**ARTIGO**

O reconhecimento de boas práticas

Prêmio Fundação Banco do Brasil tem recorde de inscrições de iniciativas de grande impacto local

As soluções são simples. A vontade de fazê-las dar certo é enorme. Com esse espírito, centenas de iniciativas estão transformando comunidades pelo Brasil afora. O Prêmio Fundação Banco de Brasil de Tecnologias Sociais mostra que essa afirmação é real. Somente na edição de 2011, foram 1.116 inscrições de projetos em andamento. Desses, 264 foram certificados e passaram a integrar o Banco de Tecnologias Sociais (BTS) mantido pela entidade. No final de novembro, os 27 finalistas, selecionados por uma comissão julgadora, estiveram em Brasília para participar de um seminário, onde se discutiu o potencial do que eles estão fazendo. Os representantes dessas experiências também foram à capital federal para a cerimônia de premiação, quando foram conhecidas as nove tecnologias sociais vencedoras desta que foi a sexta edição do concurso da Fundação.

Registros:
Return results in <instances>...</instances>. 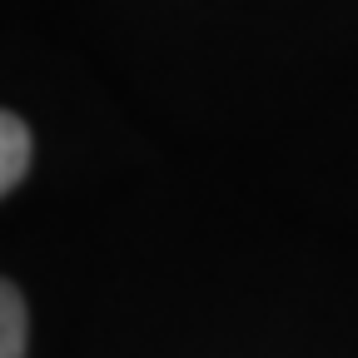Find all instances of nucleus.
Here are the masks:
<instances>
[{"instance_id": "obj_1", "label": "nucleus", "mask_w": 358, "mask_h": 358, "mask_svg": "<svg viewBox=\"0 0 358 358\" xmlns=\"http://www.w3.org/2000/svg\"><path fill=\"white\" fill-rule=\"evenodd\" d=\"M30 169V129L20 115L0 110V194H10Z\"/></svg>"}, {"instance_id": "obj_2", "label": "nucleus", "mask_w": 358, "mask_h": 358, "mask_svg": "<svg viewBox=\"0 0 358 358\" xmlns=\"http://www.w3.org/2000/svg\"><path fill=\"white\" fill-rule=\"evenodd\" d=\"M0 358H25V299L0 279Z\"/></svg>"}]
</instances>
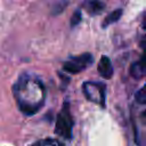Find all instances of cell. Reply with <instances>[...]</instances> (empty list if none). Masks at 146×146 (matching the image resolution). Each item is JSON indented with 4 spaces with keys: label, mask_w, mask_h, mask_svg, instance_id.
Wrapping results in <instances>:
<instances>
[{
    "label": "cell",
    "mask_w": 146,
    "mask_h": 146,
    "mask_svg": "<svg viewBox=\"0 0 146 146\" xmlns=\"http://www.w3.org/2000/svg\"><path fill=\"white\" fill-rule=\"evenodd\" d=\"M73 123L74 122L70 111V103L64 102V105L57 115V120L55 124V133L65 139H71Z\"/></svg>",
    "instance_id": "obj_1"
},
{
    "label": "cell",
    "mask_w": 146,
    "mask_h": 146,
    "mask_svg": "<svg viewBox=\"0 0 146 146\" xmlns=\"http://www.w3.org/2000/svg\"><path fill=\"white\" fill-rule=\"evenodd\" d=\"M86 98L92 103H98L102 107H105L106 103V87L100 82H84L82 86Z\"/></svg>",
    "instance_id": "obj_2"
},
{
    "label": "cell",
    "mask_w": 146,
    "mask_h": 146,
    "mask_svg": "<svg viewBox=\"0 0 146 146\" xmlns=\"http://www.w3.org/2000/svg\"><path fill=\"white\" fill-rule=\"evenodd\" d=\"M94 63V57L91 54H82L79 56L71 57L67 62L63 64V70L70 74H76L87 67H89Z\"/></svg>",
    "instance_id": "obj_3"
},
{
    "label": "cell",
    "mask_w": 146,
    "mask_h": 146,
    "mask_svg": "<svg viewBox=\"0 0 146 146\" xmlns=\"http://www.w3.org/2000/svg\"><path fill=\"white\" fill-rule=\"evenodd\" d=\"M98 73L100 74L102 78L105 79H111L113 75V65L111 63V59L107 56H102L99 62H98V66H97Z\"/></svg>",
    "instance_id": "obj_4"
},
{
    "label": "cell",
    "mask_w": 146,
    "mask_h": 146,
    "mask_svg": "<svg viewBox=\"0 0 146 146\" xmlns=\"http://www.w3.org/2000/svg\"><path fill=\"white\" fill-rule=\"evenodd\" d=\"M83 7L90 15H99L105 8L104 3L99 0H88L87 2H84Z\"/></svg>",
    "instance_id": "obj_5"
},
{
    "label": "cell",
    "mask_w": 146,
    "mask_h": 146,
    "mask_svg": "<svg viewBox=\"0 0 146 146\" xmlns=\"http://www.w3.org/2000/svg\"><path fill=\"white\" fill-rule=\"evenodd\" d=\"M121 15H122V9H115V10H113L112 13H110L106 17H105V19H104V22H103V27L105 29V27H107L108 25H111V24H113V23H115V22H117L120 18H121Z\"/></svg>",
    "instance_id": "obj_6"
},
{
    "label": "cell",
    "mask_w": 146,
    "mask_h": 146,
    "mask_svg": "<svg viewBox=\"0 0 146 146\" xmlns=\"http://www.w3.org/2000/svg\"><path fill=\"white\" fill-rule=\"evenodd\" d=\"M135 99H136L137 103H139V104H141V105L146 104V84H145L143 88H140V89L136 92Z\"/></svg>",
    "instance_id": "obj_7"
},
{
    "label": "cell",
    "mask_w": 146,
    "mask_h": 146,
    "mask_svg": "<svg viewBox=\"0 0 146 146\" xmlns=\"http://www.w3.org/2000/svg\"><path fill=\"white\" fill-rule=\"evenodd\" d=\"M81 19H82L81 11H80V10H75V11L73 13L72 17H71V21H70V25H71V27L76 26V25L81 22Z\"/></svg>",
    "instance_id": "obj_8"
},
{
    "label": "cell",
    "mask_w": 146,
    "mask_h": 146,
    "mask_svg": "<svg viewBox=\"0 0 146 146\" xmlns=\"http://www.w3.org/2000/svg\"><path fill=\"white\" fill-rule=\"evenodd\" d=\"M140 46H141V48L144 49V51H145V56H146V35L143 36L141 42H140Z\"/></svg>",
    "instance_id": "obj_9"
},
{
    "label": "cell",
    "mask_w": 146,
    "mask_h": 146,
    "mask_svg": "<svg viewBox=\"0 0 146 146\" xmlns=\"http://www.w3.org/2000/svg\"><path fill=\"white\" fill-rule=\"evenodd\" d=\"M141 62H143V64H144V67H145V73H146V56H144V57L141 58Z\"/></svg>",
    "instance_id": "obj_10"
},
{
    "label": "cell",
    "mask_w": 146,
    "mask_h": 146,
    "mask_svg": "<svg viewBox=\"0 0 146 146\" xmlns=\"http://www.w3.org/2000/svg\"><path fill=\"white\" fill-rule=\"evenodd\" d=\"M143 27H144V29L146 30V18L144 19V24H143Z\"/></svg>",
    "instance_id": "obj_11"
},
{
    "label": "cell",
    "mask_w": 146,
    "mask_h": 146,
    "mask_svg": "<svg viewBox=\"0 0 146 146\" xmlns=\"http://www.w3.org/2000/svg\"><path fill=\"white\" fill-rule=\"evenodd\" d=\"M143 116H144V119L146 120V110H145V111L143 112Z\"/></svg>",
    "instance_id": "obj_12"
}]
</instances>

--

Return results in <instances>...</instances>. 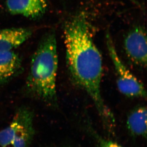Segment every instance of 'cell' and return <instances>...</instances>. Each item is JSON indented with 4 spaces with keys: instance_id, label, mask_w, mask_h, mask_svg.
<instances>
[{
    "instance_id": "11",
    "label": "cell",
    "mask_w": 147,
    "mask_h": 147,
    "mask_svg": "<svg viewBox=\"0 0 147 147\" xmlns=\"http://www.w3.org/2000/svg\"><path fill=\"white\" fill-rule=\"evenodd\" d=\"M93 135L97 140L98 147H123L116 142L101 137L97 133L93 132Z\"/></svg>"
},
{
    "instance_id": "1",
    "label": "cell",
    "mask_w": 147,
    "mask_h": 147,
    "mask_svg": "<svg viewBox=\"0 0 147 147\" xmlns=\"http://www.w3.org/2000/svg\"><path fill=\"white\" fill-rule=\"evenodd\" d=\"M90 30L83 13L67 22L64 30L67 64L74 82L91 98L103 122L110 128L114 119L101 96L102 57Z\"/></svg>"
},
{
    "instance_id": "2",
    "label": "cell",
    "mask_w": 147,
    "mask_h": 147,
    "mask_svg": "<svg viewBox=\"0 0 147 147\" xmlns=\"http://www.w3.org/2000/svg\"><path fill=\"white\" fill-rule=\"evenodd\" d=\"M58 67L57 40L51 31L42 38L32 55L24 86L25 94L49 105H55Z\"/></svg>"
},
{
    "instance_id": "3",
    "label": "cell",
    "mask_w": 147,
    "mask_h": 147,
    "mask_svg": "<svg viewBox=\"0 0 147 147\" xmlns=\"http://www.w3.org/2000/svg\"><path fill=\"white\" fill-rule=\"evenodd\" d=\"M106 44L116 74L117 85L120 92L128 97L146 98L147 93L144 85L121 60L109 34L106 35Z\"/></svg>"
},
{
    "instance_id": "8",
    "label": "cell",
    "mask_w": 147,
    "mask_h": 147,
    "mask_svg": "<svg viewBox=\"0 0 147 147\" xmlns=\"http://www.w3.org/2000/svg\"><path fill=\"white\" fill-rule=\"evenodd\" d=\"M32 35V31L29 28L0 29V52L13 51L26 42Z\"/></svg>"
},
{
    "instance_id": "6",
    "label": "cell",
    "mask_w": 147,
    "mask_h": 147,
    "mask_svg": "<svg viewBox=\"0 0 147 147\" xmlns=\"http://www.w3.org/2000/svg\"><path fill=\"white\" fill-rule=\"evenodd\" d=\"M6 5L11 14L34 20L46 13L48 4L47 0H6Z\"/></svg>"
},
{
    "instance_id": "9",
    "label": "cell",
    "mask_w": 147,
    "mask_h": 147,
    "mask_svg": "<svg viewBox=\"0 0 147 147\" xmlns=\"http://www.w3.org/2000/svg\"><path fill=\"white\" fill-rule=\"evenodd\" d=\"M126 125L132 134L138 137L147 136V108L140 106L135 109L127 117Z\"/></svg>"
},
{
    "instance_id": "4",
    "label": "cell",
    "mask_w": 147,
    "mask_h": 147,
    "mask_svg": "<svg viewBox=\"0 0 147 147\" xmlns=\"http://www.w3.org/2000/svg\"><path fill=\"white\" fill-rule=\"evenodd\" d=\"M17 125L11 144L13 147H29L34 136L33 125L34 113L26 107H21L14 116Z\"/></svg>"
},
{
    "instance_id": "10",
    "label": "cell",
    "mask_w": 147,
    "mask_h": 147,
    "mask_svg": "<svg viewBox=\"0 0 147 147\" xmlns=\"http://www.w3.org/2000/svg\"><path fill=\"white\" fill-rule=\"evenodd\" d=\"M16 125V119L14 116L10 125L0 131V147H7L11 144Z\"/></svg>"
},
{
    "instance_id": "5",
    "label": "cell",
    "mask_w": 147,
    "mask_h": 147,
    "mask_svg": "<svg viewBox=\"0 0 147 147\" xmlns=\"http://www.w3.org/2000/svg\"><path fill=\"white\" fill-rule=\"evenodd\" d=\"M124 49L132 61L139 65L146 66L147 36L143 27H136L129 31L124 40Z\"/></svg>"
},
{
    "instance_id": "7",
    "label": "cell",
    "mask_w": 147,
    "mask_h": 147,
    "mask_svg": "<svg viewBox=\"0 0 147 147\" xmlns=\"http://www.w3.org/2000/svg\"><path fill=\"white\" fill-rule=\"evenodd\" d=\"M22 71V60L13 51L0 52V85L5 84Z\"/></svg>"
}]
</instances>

==

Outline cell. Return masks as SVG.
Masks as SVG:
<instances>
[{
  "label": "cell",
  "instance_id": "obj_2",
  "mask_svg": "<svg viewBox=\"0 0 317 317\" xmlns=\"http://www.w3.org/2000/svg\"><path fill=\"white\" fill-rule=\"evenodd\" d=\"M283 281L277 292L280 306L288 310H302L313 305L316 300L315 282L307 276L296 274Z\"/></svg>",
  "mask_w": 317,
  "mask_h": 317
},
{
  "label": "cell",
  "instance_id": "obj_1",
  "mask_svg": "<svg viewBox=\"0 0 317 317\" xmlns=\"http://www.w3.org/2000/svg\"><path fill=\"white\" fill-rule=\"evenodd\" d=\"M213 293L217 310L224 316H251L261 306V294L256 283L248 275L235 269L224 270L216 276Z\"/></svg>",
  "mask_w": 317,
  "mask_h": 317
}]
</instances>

**ENUNCIADO 1**
De acordo com o artigo, quantas inscrições de projetos o prêmio recebeu na edição de 2011?
**ENUNCIADO 2**
Resuma o artigo em duas frases.

**RESPOSTA COMPLETA 1**
Foram 1.116 inscrições de projetos em andamento.

**RESPOSTA COMPLETA 2**
Na edição de 2011, a sexta do concurso, o Prêmio Fundação Banco do Brasil de Tecnologias Sociais recebeu 1.116 inscrições de projetos em andamento, e 264 deles foram certificados e passaram a integrar o Banco de Tecnologias Sociais. No final de novembro, os 27 finalistas foram a Brasília para um seminário e para a cerimônia de premiação, na qual foram conhecidas as nove tecnologias sociais vencedoras.